Singapore, the lungs of Southeast Asia

Minh Do
2 min readFeb 13, 2016

This year, I’m taking everything I learned from helping the ecosystem in Vietnam, humbling myself, unlearning, relearning, and applying it all to helping Singapore’s startup ecosystem.

In my 8 months in Singapore, I’ve learned a lot about how this ecosystem works. The financial strength and government backing of the country is almost like an endless fuel that keeps the startups and investors charging. At the same time, the small size of the market and the lack of a large pool of technical talent limit the country and force it to go outwards across the region and world for potential business and partnerships. And yet, the population is highly educated, rich, and strategic. It just sometimes lacks that edge that the States has (more on this another time).

I think that’s why Vertex is such a unique place to be. The venture capital fund, although not well known, has been around for over 20 years. But we’ve invested in everything from Facebook to Quora to Waze to Grab to Reebonz. That’s across many years and many funds. Vertex has seen Singapore evolve from a fledgling industry-heavy city-state to an aspiring innovator and by far the most developed country in the region. Vertex is a lesson in Singapore as an international hub.

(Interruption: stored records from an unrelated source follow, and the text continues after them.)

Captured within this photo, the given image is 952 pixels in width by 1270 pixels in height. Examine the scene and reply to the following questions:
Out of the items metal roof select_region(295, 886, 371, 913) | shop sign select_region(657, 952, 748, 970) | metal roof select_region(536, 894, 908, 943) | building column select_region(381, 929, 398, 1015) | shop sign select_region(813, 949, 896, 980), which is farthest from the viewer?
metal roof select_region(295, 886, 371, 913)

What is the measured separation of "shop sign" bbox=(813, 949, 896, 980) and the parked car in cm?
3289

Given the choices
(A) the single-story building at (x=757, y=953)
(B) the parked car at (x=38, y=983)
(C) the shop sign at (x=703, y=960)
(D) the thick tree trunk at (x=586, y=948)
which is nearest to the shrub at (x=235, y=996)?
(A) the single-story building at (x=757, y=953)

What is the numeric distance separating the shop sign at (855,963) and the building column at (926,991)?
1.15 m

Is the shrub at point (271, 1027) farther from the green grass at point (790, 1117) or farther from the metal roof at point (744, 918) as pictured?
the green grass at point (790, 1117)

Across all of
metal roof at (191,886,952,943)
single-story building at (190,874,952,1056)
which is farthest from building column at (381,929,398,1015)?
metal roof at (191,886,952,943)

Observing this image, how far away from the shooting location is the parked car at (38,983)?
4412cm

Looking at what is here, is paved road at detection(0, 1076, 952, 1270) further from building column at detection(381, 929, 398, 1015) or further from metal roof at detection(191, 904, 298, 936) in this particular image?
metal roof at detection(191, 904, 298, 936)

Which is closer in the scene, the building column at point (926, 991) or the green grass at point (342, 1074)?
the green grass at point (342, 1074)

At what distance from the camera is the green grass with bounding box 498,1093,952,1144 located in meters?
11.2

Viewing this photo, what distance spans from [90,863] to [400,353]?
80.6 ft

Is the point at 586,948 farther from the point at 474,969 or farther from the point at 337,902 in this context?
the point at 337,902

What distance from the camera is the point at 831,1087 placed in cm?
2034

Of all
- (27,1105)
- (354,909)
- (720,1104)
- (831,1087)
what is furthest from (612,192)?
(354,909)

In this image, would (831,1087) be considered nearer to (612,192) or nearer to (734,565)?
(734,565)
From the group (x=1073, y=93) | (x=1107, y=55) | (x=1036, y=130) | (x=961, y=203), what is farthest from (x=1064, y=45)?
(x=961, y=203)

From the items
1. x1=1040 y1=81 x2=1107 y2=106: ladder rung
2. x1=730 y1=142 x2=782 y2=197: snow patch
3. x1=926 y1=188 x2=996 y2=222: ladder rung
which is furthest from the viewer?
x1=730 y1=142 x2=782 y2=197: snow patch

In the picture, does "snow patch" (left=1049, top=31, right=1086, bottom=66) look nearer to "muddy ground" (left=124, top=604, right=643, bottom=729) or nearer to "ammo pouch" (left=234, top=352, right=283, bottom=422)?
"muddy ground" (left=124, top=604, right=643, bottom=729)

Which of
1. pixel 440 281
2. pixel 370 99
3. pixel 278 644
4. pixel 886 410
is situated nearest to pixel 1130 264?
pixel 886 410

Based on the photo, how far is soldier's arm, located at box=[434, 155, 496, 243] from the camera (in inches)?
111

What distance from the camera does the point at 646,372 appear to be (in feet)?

But why don’t I think Singapore the heart of Southeast Asia? Well, first of all, I don’t think Southeast Asia has a heart, in that sense. The region is simply too diverse. Each country has its own culture, religion, government, and stage of growth that it’s hard to argue that Singapore is really representative of the region. And yet, Singapore’s fate is so intertwined with the region that I’d have to give it lung status. The lungs breath air into the region with its money and connections to the outside world. If you want to get investment, it’s easiest to set up an entity in Singapore. If you want to bring your large tech corporation (Facebook, Google, Airbnb, Uber, etc.) than you better headquarter up in Singapore. Sounds like a lung to me.

That means the challenges and opportunities in building up these lungs are at a different stage than Vietnam (which is more of a liver, hehe). Singapore must optimize and self-reflect on what it has while stretching its arms across a sub-continent that is changing faster than it is.